**Dataset entries**
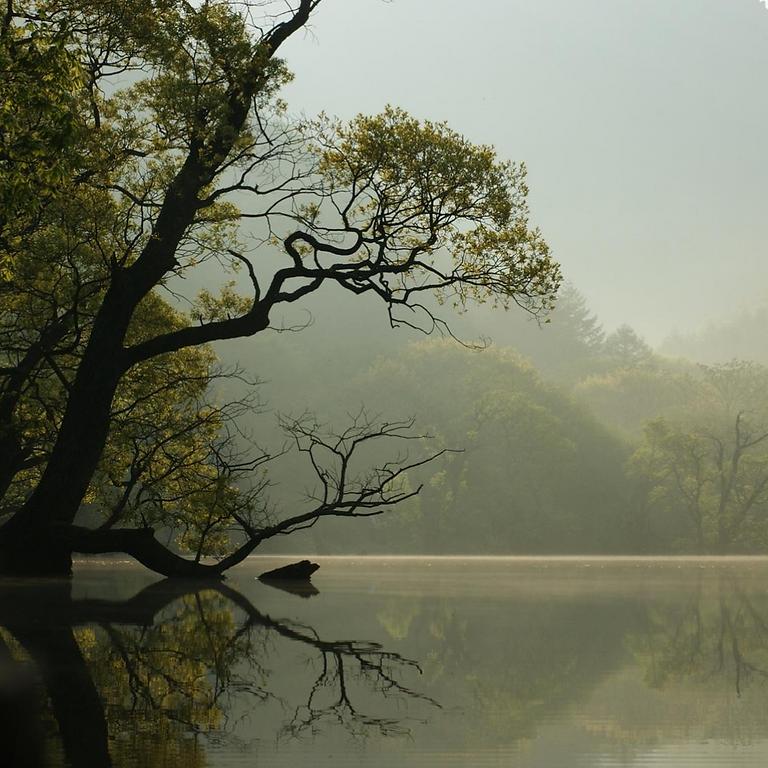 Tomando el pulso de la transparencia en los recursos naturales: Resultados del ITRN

* * *

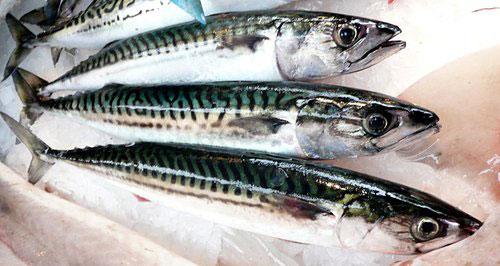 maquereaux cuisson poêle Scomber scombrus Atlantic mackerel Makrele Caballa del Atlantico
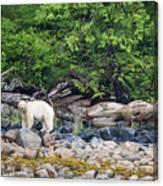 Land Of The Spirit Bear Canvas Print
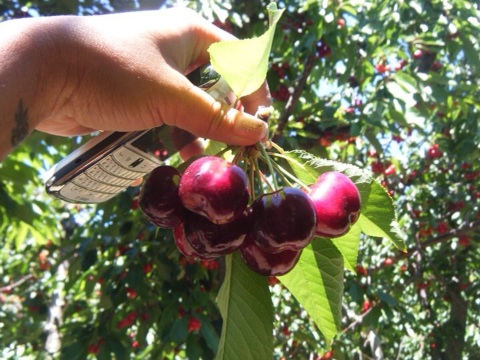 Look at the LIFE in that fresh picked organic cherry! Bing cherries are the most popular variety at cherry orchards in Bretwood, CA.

**Required work**
Above, find the line with "maquereaux cuisson poêle"; copy it and every line down to the line with "Look at the", exactly and both included, but no pictures.

**Answer space**
 maquereaux cuisson poêle Scomber scombrus Atlantic mackerel Makrele Caballa del Atlantico
 Land Of The Spirit Bear Canvas Print
 Look at the LIFE in that fresh picked organic cherry! Bing cherries are the most popular variety at cherry orchards in Bretwood, CA.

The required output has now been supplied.